### What the task requires
Report every line of the records beneath this task that holds the string "United".

### Information provided

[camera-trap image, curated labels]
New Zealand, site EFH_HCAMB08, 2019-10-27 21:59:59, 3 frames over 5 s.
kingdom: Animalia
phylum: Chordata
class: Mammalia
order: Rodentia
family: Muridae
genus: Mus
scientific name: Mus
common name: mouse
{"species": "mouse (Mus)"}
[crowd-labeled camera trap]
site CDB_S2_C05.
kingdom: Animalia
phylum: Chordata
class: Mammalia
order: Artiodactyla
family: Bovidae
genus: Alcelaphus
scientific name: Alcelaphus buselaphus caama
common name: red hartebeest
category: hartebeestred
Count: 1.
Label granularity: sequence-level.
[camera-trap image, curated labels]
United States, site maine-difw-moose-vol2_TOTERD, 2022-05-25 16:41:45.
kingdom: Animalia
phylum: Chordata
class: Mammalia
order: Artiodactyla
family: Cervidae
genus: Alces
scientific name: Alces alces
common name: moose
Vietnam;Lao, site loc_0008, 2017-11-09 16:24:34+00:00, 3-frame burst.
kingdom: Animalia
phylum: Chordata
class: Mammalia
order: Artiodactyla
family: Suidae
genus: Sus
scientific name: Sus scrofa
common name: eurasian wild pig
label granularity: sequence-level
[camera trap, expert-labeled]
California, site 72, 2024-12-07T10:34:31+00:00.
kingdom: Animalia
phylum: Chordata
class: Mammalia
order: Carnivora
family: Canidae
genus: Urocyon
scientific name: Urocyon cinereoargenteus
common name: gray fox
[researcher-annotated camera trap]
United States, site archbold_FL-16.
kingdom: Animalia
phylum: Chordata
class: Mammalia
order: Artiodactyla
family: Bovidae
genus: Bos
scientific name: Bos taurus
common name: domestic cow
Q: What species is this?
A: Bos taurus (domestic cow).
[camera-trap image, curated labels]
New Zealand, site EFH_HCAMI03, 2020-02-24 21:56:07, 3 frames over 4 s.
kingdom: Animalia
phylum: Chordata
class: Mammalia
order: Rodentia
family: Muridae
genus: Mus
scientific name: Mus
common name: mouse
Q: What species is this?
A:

### Response to this task
United States, site maine-difw-moose-vol2_TOTERD, 2022-05-25 16:41:45.
United States, site archbold_FL-16.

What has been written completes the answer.